• [Your assignment]
In the records below, locate the line containing "order: Artiodactyla", then output that line and all later lines exactly, through the last one.

• [Data extracted from a collection]
——

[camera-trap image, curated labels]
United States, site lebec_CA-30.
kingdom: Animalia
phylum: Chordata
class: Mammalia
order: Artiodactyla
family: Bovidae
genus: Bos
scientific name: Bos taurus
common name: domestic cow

——

• [Solution for this exercise]
order: Artiodactyla
family: Bovidae
genus: Bos
scientific name: Bos taurus
common name: domestic cow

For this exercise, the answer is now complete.